There is much evidence showing that the function of adipose tissue is disturbed in insulin-resistant states.  The ability of insulin to suppress fatty acid release is impaired in obesity and other insulin-resistant states.  ... Similarly, the ability of insulin to up-regulate LPL activity and hence triacylglycerol clearance in adipose tissue is impaired in obesity ... The pathway of fatty acid trapping in adipose tissue could also be defective in insulin resistance, thus adding to impaired buffering of fatty acid flux.  These and similar studies ... show that the hyperinsulinaemia associated with obesity is not sufficient to produce normal adipose tissue metabolism in the postprandial period. These impairments in adipose tissue function will lead to less effective buffering of fatty acid fluxes in the circulation, manifest as increased postprandial NEFA and triacylglycerol concentrations.

It is increasingly recognized that insulin resistance is associated with increased triacylglycerol concentrations in insulin-responsive tissues including skeletal muscle ... and the liver. In addition, prolonged exposure of pancreatic islets to fatty acids results in impairment of insulin secretion, and (in rodents) lipid accumulation in pancreatic islets is characteristic of states associated with insulin resistance and Type II diabetes.

... These and other observations have led to the concept of ‘lipotoxicity’ in the pathogenesis of Type II diabetes.  The key point of our hypothesis is that this lipotoxicity reflects impairment of the normal ability of adipose tissue to buffer excessive fatty acid flux, especially in the period following meals.

Essentially, IR of the adipocytes leads to dysregulation of this buffering action resulting in elevated NEFA in circulation.  This is due to the combination of failure to clamp down on NEFA release following a meal coupled with inefficient trapping of dietary fats that have undergone lipolysis with intent to transport into fat cells.  Fats not properly trapped and stored in adipose tissue or burnt for fuel are deposited somewhere:  other tissues, aka "ectopic fat deposition".  

In calorie deficit on a VLC/VHF diet, it would seem that (a) the dietary fat load is not especially high, and (b) it's unlikely that lipids will build up in skeletal muscle (to where intermediates like diacylglycerols and ceramides build up which seem to cause skeletal cell IR) and we're burning more fat for fuel than carb.  The improvements in IR on low carb diets are far from surprising to me, even very high fat (by percent) versions of the diet.  And even if superior compared to low fat diets.  Why?  It is not at all unusual for a low carber to spontaneously reduce intake well below the usually prescribed 500-1000 cal deficit prescribed by responsible CRD plans.   To me, the jury is out, however, whether calorie deficit protects the pancreas.  However the effect of NEFA on the pancreas doesn't seem to be one of damaging it (at least it seems to take quite a long time for that to occur), but rather to interfere with insulin production and secretion rates.  I'll be blogging on this shortly.  
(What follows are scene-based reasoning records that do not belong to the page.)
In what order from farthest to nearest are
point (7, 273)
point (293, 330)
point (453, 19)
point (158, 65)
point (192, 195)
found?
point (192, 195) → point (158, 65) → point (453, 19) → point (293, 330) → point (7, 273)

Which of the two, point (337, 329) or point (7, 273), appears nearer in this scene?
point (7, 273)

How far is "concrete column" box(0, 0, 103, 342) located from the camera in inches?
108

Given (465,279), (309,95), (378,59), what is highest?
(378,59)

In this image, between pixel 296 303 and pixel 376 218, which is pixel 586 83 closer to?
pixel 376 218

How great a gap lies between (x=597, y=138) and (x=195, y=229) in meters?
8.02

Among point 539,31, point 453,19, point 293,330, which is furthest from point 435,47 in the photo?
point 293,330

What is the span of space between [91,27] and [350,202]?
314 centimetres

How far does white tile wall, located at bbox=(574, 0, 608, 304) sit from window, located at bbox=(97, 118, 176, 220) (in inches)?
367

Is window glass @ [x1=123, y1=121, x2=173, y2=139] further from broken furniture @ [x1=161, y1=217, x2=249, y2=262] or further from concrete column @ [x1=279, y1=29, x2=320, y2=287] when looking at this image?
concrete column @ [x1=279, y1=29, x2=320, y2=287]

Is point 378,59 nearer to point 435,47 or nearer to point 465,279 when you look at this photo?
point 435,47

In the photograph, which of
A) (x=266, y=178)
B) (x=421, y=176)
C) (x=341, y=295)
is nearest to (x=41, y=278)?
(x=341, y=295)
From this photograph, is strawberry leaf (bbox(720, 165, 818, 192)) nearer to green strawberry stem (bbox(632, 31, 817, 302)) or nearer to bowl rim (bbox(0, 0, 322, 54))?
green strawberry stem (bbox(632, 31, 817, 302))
But what of the long term low carber at maintenance?   Particularly if that maintenance involves a reduced but still higher than optimal fat mass.   If the diet does accomplish what it attempts to - lowering insulin levels - which it does indeed seem to do in some, and it does increase lipolysis and fatty acid release from fat cells as we're told is the desired outcome, is this not mimicking the metabolic milieu of the dysfunctional adipocyte?  The skeletal muscle IR of the "fat burner" may well be benign, but what of the pancreas?  Insulin resistance of the adipocytes leads to dysregulation of this buffering action resulting in elevated NEFA in circulation.  This is due to the combination of failure to clamp down on NEFA release following a meal coupled with inefficient trapping of dietary fats that have undergone lipolysis with intent to transport into fat cells.  Vascular endothelium?  Liver?  The fact that low carber livers pump out fewer triglycerides may well NOT be cause for celebration because that means fatty acids are finding their ways elsewhere.  

I remain concerned over a diet that produces a fasting-like circulating metabolic mileu in the well-fed state.